Microsoft Azure CTO Mark Russinovich, together with principal program manager overseeing "outage communications" Sami Kubba, has posted about advancing the "outage experience" – not the phrase that usually comes to mind when a cloud failure ruins your day.
Outages are "an unfortunate inevitability of the technology industry", Russinovich said.
Azure's reliability record is good – Russinovich reported in July 2019 that "Azure has operated core compute services at 99.995 percent average uptime across our global cloud infrastructure" but these global figures do not tell the whole story.
Problems with Azure MFA (Multi-Factor Authentication), for example, which suffered major outages in November 2018 and again in October 2019, have a disproportionate impact, preventing many users from using Office 365 services such as email, SharePoint and Teams.
Another example; if an individual service fails, such as Azure DevOps Pipelines, it can block application deployment, causing significant disruption to some customers while hardly registering on the global reliability numbers.
If outages cannot be altogether avoided, the least Microsoft can do is to keep its customers informed. Russinovich said the aim is to notify customers in less than 15 minutes via an automated process – using "AIOps" to detect anomalies and inform both engineers and customers. In theory, this alerting process should mean that admins get alerted to problems without needing to take matters into their own hands, for example, by searching both on Azure and on social media to see if a problem is with Azure or on the customer's side.
Microsoft says Service Health in the Azure portal is the place to look for outage information – presuming that the portal itself is not borked
It is here that Kubba's post revealed a key tip. The place to look, Kubba said, is in the Azure Portal under Service Health. The public Azure status page is "only used to communicate widespread outages" so likely to be ineffective in discovering what may be wrong. "Despite this, we constantly find that customers visit the Azure Status page to determine the health of services on Azure," complained Kubba – though we presume that if an outage blocks access to the portal, the Status page would then be the right place to look. In other cases, it is not much use since "more than 95 per cent of our incidents" do not appear there, according to Kubba.

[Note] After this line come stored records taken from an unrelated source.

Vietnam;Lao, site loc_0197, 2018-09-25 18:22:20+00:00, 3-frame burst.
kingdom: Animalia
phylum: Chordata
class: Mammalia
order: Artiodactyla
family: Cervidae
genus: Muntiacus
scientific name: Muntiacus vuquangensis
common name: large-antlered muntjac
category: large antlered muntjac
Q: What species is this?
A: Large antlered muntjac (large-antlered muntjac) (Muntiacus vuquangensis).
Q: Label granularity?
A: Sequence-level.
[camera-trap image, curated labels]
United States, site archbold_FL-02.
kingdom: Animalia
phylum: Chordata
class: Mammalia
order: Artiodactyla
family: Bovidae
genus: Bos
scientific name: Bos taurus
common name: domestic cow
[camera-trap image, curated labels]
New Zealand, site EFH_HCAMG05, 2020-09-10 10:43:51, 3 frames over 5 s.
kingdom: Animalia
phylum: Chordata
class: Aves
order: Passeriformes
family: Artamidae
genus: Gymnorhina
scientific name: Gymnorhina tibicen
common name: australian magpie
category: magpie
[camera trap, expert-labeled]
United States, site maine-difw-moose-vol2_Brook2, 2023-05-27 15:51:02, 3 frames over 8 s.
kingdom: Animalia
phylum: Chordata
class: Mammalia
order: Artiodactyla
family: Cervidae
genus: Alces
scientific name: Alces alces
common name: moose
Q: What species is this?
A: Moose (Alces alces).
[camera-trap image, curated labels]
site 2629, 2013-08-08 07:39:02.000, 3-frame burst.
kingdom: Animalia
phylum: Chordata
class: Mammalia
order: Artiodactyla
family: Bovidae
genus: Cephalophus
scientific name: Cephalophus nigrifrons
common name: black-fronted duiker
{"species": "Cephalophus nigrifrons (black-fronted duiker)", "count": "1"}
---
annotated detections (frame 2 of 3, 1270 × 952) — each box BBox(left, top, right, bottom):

A further complication is that Azure DevOps (which is where Pipelines live) is not integrated into the Azure portal, and many Azure DevOps users only hang around the DevOps portal. Therefore, there is a separate Azure DevOps status page, making this a third site that needs to be bookmarked for tracking outages.
There is another issue, which is the flow of information from admins to end users, who most likely do not even know that a service or part of a service is running on Azure. They are the ones whose work is affected so this is a matter for admins to work out, configuring service health alerts so that the right people get the message, and then translating that into effective communication with end users.
Kubba also said that "reliability is a shared responsibility", observing that the customer can reduce or remove the impact of outages by architecting reliable applications. It is a nuanced issue. If a customer were to run a business-critical application on a single virtual machine (VM), and it goes down, then the customer is to blame for not using an appropriate architecture; but that would not make it OK for Microsoft to host an unreliable VM service. ®